◆ TASK 1:
Quote the passage on Wang Bi from "Wang Bi's most" through "scholar of Xuanxue.".

◆ PAGE EXTRACT:
Wang Bi (226–249), courtesy name Fusi, was a Chinese philosopher and politician, expertise in Yijing and Xuanxue

Life
Wang Bi served as a minor bureaucrat in the state of Cao Wei during the Three Kingdoms period. He was married with a daughter when he died of sickness at the age of 23.

Wang Bi's most important works are commentaries on Laozi's Tao Te Ching and the I Ching. The text of the Tao Te Ching that appeared with his commentary was widely considered the best copy of his work until the discovery of the Han-era Mawangdui texts in 1973. He was a scholar of Xuanxue.

Writings 
At least three works by Wang Bi are known: a commentary on Confucius' Analects, which survives only in quotations; commentaries on the I Ching and the Tao Te Ching, which not only have survived but have greatly influenced subsequent Chinese thought on those two classics.

His commentary on the I Ching has been translated into English by Richard John Lynn, The Classic of Changes (New York: Columbia University, 1994)

[Spatial question entries]
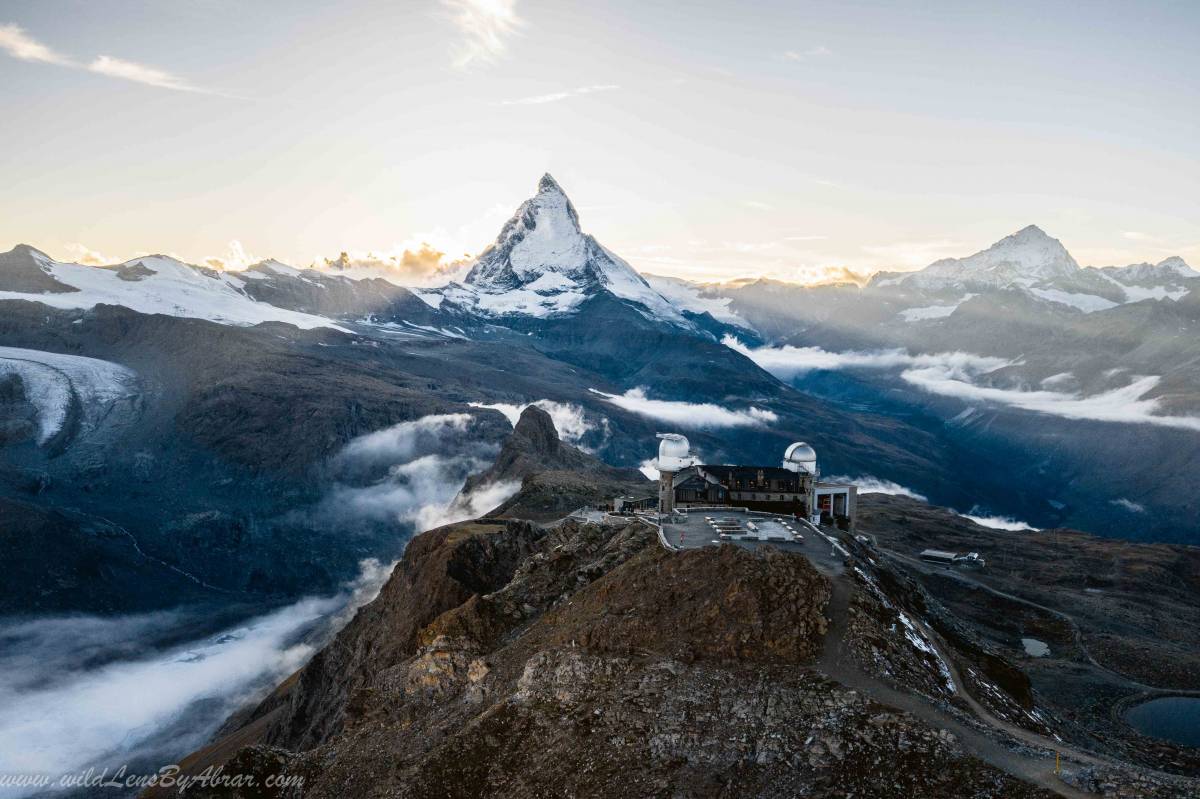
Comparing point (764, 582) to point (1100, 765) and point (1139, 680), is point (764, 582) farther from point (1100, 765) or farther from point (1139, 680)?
point (1139, 680)

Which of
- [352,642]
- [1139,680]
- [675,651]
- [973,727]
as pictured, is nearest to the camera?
[973,727]

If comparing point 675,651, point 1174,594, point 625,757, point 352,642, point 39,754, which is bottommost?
point 39,754

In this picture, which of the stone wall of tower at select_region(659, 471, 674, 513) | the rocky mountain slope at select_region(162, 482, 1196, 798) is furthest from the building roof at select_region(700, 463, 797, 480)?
the rocky mountain slope at select_region(162, 482, 1196, 798)

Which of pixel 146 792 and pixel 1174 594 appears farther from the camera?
pixel 1174 594

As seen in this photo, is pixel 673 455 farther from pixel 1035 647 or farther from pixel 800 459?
pixel 1035 647

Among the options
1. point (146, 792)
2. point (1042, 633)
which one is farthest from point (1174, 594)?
point (146, 792)

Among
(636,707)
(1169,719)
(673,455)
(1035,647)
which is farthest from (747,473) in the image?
(636,707)

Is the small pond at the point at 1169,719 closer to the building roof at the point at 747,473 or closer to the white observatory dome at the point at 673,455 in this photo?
the building roof at the point at 747,473

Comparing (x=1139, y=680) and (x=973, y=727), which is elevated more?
(x=973, y=727)
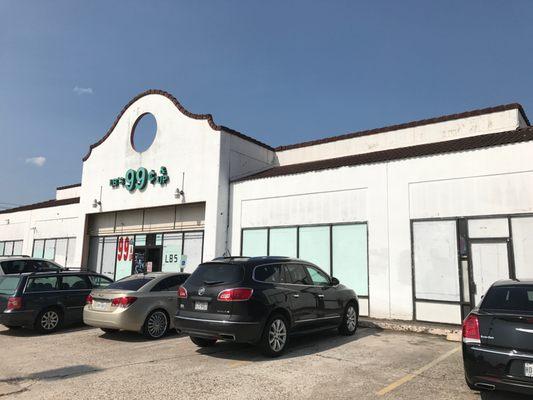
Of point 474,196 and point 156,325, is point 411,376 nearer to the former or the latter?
point 156,325

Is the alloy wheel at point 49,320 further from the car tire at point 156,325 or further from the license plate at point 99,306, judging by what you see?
the car tire at point 156,325

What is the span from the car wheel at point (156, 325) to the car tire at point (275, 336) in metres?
3.32

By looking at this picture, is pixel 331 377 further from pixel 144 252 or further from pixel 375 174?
pixel 144 252

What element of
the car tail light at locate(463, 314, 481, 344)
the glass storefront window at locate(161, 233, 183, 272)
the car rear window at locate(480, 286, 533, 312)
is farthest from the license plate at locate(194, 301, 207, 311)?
the glass storefront window at locate(161, 233, 183, 272)

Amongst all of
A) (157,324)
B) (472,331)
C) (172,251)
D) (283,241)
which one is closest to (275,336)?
(157,324)

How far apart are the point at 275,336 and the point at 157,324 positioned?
3.42 m

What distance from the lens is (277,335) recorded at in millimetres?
7977

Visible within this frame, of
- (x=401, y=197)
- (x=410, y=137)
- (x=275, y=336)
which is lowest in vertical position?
(x=275, y=336)

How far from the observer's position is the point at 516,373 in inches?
195

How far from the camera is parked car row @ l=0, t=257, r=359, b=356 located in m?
7.67

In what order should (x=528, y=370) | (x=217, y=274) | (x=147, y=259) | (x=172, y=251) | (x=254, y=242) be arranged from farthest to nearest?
1. (x=147, y=259)
2. (x=172, y=251)
3. (x=254, y=242)
4. (x=217, y=274)
5. (x=528, y=370)

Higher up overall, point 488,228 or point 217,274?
point 488,228

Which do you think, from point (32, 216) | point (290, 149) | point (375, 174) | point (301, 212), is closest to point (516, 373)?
point (375, 174)

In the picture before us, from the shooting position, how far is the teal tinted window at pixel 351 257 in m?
13.5
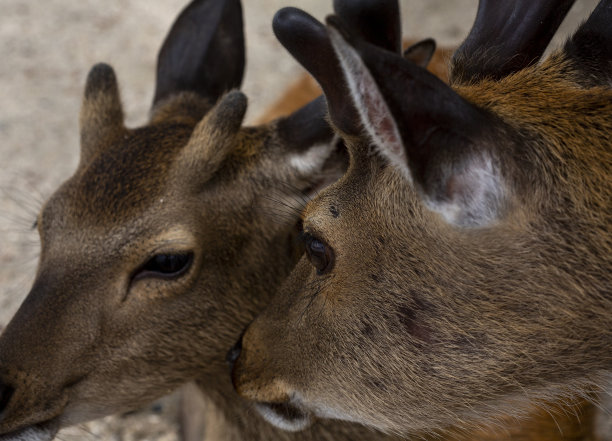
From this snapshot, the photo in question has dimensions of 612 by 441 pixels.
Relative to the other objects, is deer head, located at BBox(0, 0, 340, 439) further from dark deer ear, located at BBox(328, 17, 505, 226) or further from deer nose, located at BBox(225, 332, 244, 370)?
dark deer ear, located at BBox(328, 17, 505, 226)

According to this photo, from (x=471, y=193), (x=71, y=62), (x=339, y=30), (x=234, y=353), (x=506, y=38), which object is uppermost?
(x=339, y=30)

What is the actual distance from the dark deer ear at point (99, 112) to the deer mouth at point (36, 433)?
3.45ft

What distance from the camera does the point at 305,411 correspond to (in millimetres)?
2471

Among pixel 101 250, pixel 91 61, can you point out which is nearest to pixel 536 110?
pixel 101 250

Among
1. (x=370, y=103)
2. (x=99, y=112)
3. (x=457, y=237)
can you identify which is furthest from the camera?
(x=99, y=112)

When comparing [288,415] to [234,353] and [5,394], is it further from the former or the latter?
[5,394]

◆ TASK 2:
Pick out each line in the entries that contains the word "millimetres".

◆ RESPONSE 1:
Wang Bi's most important works are commentaries on Laozi's Tao Te Ching and the I Ching. The text of the Tao Te Ching that appeared with his commentary was widely considered the best copy of his work until the discovery of the Han-era Mawangdui texts in 1973. He was a scholar of Xuanxue.

◆ RESPONSE 2:
What distance from the lens is (277,335) recorded at in millimetres?
What distance from the camera does the point at 305,411 correspond to (in millimetres)?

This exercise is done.